Cette histoire rocambolesque digne d’un film de science-fiction de bas étage, a même été évoquée dans MEDIAPART (1). On la retrouve un peu partout sur la toile, et sur un DVD vendu par une Union Biologique Internationale créée par le Dr A. Gernez avec quelques disciples, parmi ceux-ci, les docteurs Jacques Lacaze (a) et Jean-Pierre Willem (b).

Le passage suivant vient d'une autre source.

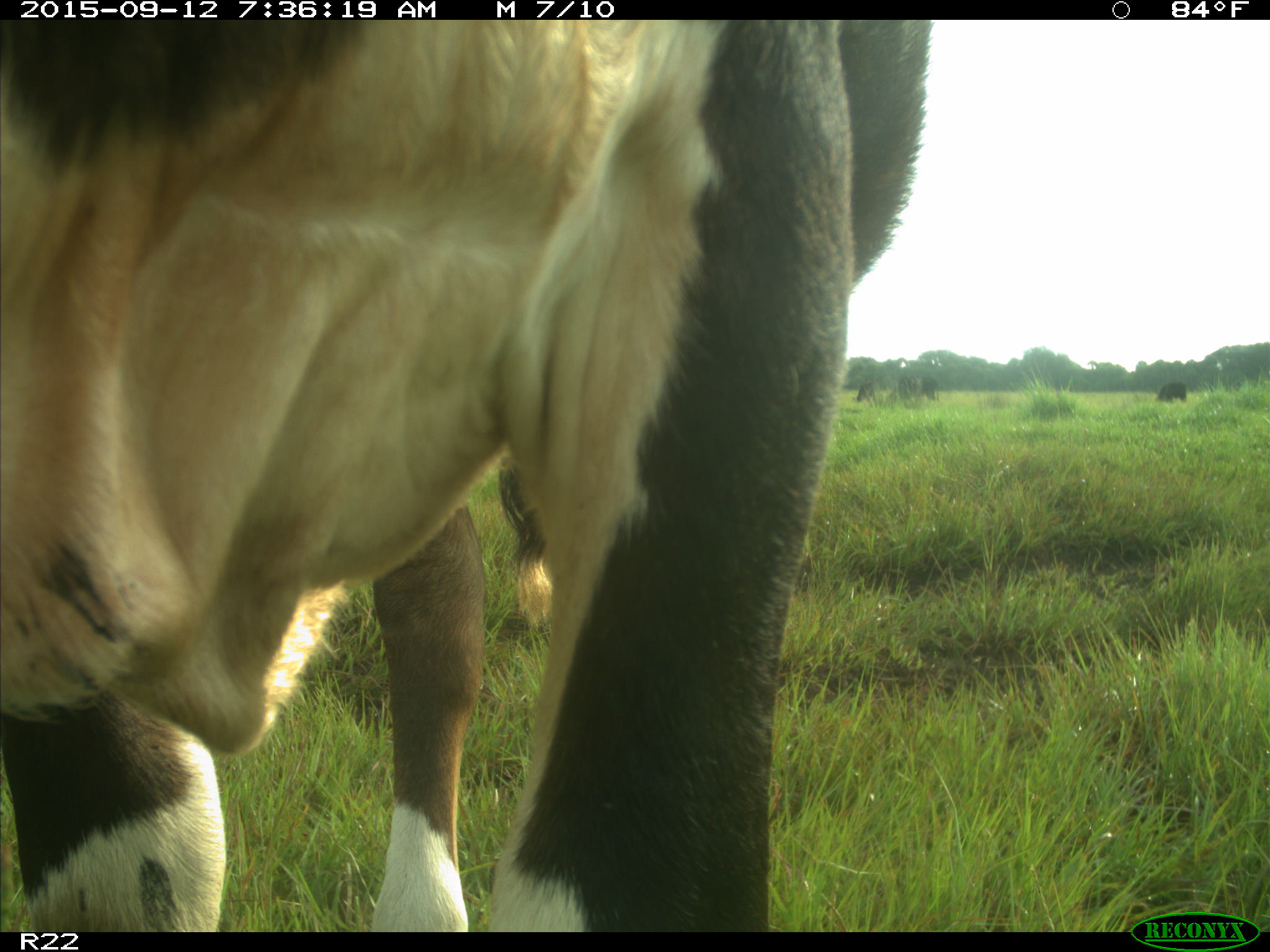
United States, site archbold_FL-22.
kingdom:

Pendant ce temps-là, une étude in vivo en double aveugle ayant pour objet de confirmer ou infirmer les propositions de prévention du cancer du Dr Gernez, aurait été entreprise par Jean Claude Gak, chef de laboratoire de recherche de l’INSERM à l’Institut de Toxicologie de l’Université de Paris (Service du Pr René Truhaut). Cette expérimentation entreprise sur des rats, aurait été définie pour correspondre à la cancérisation naturelle humaine, c’est-à-dire sur plusieurs années pour que dans le cas où elle serait positive, elle puisse être immédiatement appliquée à l’homme. Mais qui a décidé de mettre en place ce protocole expérimental ? Mystère ! Le Dr A. Gernez aurait été averti de ces expériences en février 1971 par Jean Claude Gak. Ce dernier aurait déclaré au Dr A. Gernez avoir reçu l’instruction de les maintenir dans le secret. Le résultat aurait donné un taux de protection de 93 %, mais cette expérimentation ne sera jamais publiée dans la presse spécialisée à comité de lecture.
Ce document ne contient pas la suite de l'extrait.